▸ WORK ITEM
The records below should be set down in full, please, without any change.
□ □ □
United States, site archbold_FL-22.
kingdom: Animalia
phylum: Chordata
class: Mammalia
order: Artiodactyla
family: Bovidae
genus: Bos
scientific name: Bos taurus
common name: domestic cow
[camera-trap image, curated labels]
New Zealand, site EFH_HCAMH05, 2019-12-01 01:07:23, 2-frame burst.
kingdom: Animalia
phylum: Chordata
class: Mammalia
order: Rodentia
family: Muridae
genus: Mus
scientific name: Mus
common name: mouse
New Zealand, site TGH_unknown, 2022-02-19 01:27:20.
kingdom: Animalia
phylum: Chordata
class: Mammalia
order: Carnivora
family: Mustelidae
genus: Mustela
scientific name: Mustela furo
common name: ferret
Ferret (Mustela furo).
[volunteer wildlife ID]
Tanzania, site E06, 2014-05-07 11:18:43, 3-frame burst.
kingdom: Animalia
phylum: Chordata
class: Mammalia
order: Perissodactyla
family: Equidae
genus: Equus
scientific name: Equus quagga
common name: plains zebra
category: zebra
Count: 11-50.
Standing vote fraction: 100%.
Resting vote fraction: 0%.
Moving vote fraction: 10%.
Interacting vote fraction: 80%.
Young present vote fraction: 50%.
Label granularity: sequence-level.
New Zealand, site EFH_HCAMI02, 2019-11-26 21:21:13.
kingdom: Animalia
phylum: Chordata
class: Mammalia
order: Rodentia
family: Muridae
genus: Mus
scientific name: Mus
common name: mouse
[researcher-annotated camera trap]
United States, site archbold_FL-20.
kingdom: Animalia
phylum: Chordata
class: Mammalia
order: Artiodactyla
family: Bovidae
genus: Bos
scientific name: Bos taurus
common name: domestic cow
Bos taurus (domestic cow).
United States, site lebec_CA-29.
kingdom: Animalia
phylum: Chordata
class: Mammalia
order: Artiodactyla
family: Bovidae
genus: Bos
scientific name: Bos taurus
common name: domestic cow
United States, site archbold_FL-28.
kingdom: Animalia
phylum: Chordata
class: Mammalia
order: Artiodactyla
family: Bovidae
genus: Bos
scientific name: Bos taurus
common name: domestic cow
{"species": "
□ □ □
▸ YOUR SOLUTION
United States, site archbold_FL-22.
kingdom: Animalia
phylum: Chordata
class: Mammalia
order: Artiodactyla
family: Bovidae
genus: Bos
scientific name: Bos taurus
common name: domestic cow
[camera-trap image, curated labels]
New Zealand, site EFH_HCAMH05, 2019-12-01 01:07:23, 2-frame burst.
kingdom: Animalia
phylum: Chordata
class: Mammalia
order: Rodentia
family: Muridae
genus: Mus
scientific name: Mus
common name: mouse
New Zealand, site TGH_unknown, 2022-02-19 01:27:20.
kingdom: Animalia
phylum: Chordata
class: Mammalia
order: Carnivora
family: Mustelidae
genus: Mustela
scientific name: Mustela furo
common name: ferret
Ferret (Mustela furo).
[volunteer wildlife ID]
Tanzania, site E06, 2014-05-07 11:18:43, 3-frame burst.
kingdom: Animalia
phylum: Chordata
class: Mammalia
order: Perissodactyla
family: Equidae
genus: Equus
scientific name: Equus quagga
common name: plains zebra
category: zebra
Count: 11-50.
Standing vote fraction: 100%.
Resting vote fraction: 0%.
Moving vote fraction: 10%.
Interacting vote fraction: 80%.
Young present vote fraction: 50%.
Label granularity: sequence-level.
New Zealand, site EFH_HCAMI02, 2019-11-26 21:21:13.
kingdom: Animalia
phylum: Chordata
class: Mammalia
order: Rodentia
family: Muridae
genus: Mus
scientific name: Mus
common name: mouse
[researcher-annotated camera trap]
United States, site archbold_FL-20.
kingdom: Animalia
phylum: Chordata
class: Mammalia
order: Artiodactyla
family: Bovidae
genus: Bos
scientific name: Bos taurus
common name: domestic cow
Bos taurus (domestic cow).
United States, site lebec_CA-29.
kingdom: Animalia
phylum: Chordata
class: Mammalia
order: Artiodactyla
family: Bovidae
genus: Bos
scientific name: Bos taurus
common name: domestic cow
United States, site archbold_FL-28.
kingdom: Animalia
phylum: Chordata
class: Mammalia
order: Artiodactyla
family: Bovidae
genus: Bos
scientific name: Bos taurus
common name: domestic cow
{"species": "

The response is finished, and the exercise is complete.